Bauantrag, Baurecht, Planung

Barrierefreiheit für ein inklusives Lebensumfeld

Barrierefreiheit beim Bauen bedeutet, dass Gebäude und deren Umgebung so gestaltet werden, dass sie von allen Menschen, unabhängig von ihren körperlichen oder geistigen Fähigkeiten, ohne fremde Hilfe genutzt werden können. Dies ist ein zentrales Element für die Schaffung eines inklusiven Lebensumfelds.

In Baden-Württemberg ist die Barrierefreiheit beim Bauen gesetzlich in der Landesbauordnung (LBO BW) geregelt. Dort finden sich Angaben darüber, wann und wie barrierefreie Bauweisen einzuhalten sind.

Worauf muss beim barrierefreien Bauen geachtet werden?

  1. Die Zugänglichkeit
    Alle öffentlich zugänglichen Gebäude müssen barrierefrei erreichbar sein. Das betrifft Eingänge, Wege sowie Zugänge zu allen wichtigen Räumen. Beispielsweise müssen Gebäude stufenfrei gestaltet sein oder Rampen bzw. Lifte bereitstellen, die für Rollstuhlfahrer zugänglich sind.
  2. Die innere Erschließung
    Treppenhäuser, Fahrstühle und Flure müssen breit genug sein, um Menschen mit Rollstuhl oder Rollator den Zugang zu ermöglichen. Fahrstühle sollten mit ausreichend Platz, gut erreichbaren Bedienelementen und akustischen sowie visuellen Anzeigen ausgestattet sein.
  3. Die Sanitäranlagen
    In öffentlichen Gebäuden sind barrierefreie Toiletten Pflicht. Diese müssen über ausreichend Bewegungsraum, Haltegriffe und eine angepasste Ausstattung verfügen, um die Nutzung für Menschen mit eingeschränkter Mobilität zu ermöglichen.
  4. Wohngebäude
    In Wohngebäuden mit mehr als zwei Wohnungen müssen bestimmte Wohnungen barrierefrei sein. Das bedeutet, dass Wohnräume, Badezimmer und Küchen ohne Barrieren erreichbar und nutzbar sein müssen.

Barrierefreiheit beim Bauen in Baden-Württemberg ist ein rechtlich verankerter Standard, der die Teilhabe aller Menschen ermöglichen soll. Wer plant und baut, muss diese Vorschriften einhalten, um Hindernisse abzubauen und ein inklusives Lebensumfeld zu schaffen.

* _ANGEZEIGTE DATEN_
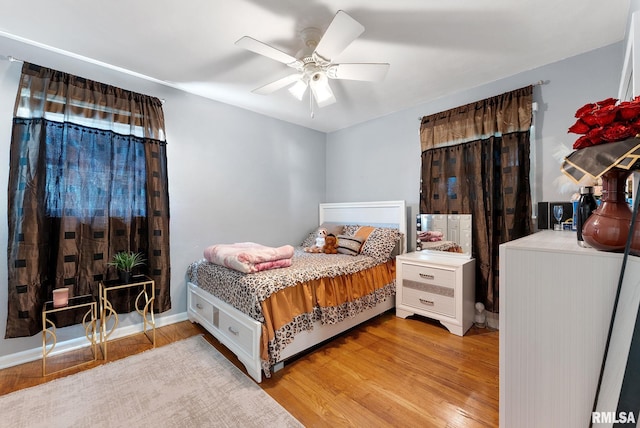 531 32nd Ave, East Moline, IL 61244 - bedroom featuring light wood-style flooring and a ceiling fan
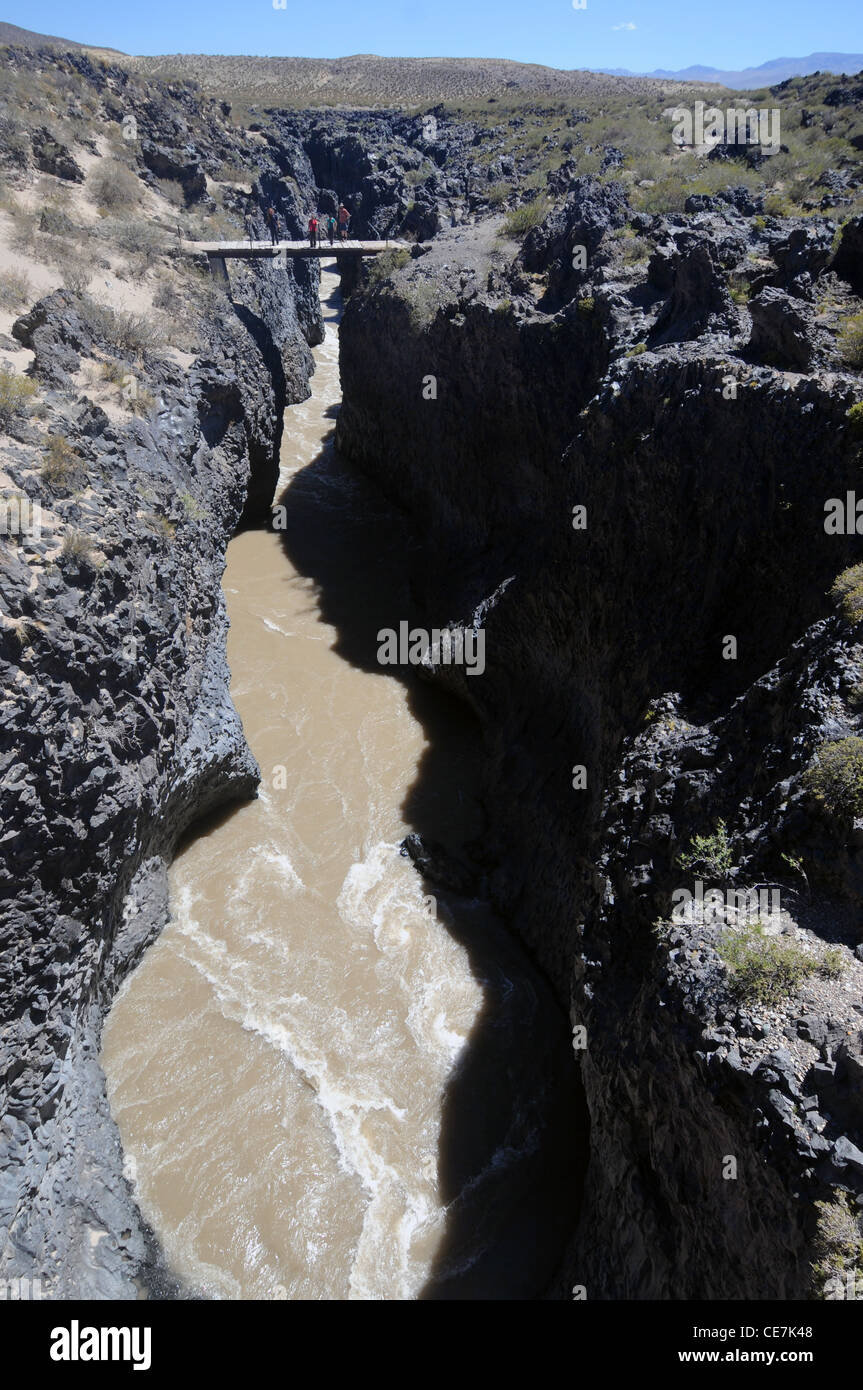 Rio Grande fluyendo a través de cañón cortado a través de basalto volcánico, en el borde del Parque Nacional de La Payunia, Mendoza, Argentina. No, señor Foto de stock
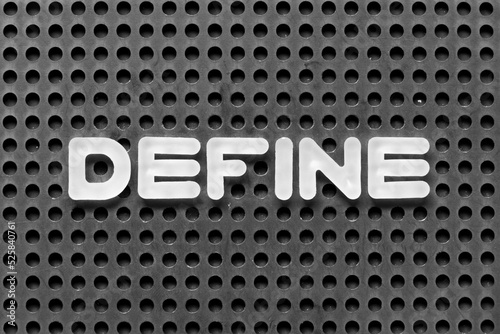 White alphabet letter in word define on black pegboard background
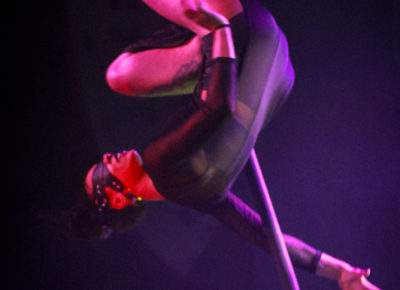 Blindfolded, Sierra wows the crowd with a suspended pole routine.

* * *

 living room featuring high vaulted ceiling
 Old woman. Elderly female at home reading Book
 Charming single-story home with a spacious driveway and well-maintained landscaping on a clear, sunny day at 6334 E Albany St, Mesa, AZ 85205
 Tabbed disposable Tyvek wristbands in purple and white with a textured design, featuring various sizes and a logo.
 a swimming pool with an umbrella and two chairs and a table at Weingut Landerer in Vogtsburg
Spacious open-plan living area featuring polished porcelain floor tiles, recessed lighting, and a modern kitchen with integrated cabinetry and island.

* _AUFGABENSTELLUNG_
In welchem Gesetz ist die Barrierefreiheit beim Bauen in Baden-Württemberg laut dem Text über barrierefreies Bauen geregelt?

* _LÖSUNG DER AUFGABE_
In der Landesbauordnung (LBO BW).